Avanza un pezzo della riforma del divorzio, quella "senza giudice" (o quasi). Potrebbe diventare legge già domani. Se ne occupa una parte del decreto legge - passato ieri sera con la fiducia alla Camera-: una riformina incastrata dentro la riformona del processo civile, definita con una parola orrenda “degiurisdizionalizzazione”. E' la parte che i media hanno definito con sintesi brutale "divorzio facile". Su un altro canale istituzionale, quello del disegno di legge, marcia molto più lentamente un altro pezzo di riforma sullo stesso tema, che il linguaggio corrente chiama "divorzio breve".

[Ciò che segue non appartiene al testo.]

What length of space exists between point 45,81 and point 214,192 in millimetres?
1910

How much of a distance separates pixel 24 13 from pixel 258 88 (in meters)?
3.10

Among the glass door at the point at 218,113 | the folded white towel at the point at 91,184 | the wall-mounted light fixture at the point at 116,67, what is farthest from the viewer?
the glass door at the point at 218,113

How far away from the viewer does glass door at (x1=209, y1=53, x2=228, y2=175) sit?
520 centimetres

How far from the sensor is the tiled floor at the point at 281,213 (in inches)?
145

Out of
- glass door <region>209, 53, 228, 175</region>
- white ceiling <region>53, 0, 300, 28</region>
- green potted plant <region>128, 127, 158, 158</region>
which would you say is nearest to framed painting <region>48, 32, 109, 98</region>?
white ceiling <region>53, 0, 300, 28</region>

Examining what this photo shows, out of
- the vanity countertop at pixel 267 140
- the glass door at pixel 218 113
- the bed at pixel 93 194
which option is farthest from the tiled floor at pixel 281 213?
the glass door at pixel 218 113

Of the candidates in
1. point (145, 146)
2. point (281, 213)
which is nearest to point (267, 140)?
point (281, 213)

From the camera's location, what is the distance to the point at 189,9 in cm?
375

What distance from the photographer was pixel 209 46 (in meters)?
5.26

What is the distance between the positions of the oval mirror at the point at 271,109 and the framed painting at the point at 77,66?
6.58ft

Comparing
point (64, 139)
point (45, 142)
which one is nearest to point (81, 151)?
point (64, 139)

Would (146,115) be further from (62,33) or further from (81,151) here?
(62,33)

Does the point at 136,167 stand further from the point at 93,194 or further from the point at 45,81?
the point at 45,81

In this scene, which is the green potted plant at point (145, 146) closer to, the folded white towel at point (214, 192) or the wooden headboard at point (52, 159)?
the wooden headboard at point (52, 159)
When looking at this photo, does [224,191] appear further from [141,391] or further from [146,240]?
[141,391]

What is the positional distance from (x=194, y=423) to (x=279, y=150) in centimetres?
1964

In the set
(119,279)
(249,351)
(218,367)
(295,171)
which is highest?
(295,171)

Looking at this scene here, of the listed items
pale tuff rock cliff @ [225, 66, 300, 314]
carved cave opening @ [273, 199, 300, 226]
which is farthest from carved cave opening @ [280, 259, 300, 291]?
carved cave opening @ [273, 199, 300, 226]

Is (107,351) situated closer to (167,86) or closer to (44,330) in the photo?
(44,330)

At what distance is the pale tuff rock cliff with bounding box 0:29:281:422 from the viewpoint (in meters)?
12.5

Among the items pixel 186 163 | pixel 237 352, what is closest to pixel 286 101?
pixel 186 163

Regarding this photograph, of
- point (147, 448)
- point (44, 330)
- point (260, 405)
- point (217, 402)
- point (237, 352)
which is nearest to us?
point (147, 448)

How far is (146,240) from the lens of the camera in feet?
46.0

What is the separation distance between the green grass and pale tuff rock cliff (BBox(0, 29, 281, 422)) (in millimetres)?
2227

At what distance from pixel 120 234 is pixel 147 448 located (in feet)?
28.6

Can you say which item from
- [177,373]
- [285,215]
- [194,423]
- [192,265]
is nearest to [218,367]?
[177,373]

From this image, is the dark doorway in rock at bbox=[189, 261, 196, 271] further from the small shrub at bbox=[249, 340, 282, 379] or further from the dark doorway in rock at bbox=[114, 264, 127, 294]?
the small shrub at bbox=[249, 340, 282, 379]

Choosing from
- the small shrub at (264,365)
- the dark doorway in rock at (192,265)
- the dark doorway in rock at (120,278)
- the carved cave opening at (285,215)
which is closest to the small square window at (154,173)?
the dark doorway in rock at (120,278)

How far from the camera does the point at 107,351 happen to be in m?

S'era tentato qualche tempo fa in commissione giustizia, con un emendamento, di riunire il tutto sotto i tempi rapidi del decreto, ma poi c’è stato un altolà del Governo e non se ne è fatto nulla. Il risultato è che il divorzio, materia delicatissima, continua a procedere per frammenti, a pezzi e bocconi, a due velocità, anziché nella cornice di una riforma organica, probabilmente necessaria per aggiornare norme datate.
E non è difficile immaginare il pericolo che, alla fine possa sortirne una riforma strabica, disorganica, a rischio di perdere di vista qualche pezzo, e che a pagarne le conseguenze siano come sempre le parti più deboli, in causa e nella società.
Qualche assaggio si è già avuto: è confermata nel decreto, passato con la fiducia alla Camera, la possibilità di accedere al divorzio, tramite una negoziazione tra i coniugi, assistiti da avvocati, senza passaggio in Tribunale, anche nel caso in cui ci siano figli minori o disabili non autosufficienti. Ipotesi inizialmente esclusa. In questo caso però, in seconda battuta, un Pubblico ministero dovrà sempre verificare che i diritti dei figli minori o disabili siano stati salvaguardati nell’accordo tra i genitori. Qualcosa in più rispetto alla negoziazione nuda e cruda, qualcosa meno di una causa civile ordinaria com’è stato fin qui.
Se quello di oggi resterà l’esito finale, la garanzia dei diritti dei figli minori o disabili, potrebbe uscirne compressa in una procedura veloce, per di più scaricata sulle Procure della Repubblica: il pubblico ministero incaricato avrebbe tempo solo cinque giorni per valutare che i diritti dei figli siano garantiti e, in caso di parere negativo, per rivolgersi al giudice. Siamo sicuri che con il carico di lavoro che le Procure della Repubblica già hanno, una media di 600 fascicoli per Pm, siano in grado di farsi carico anche di questo e di tutelare, materialmente in tempi così rapidi, i figli come richiesto, al di là della buona volontà? O stiamo comprimendo i diritti della parte che nel divorzio è sempre la più debole?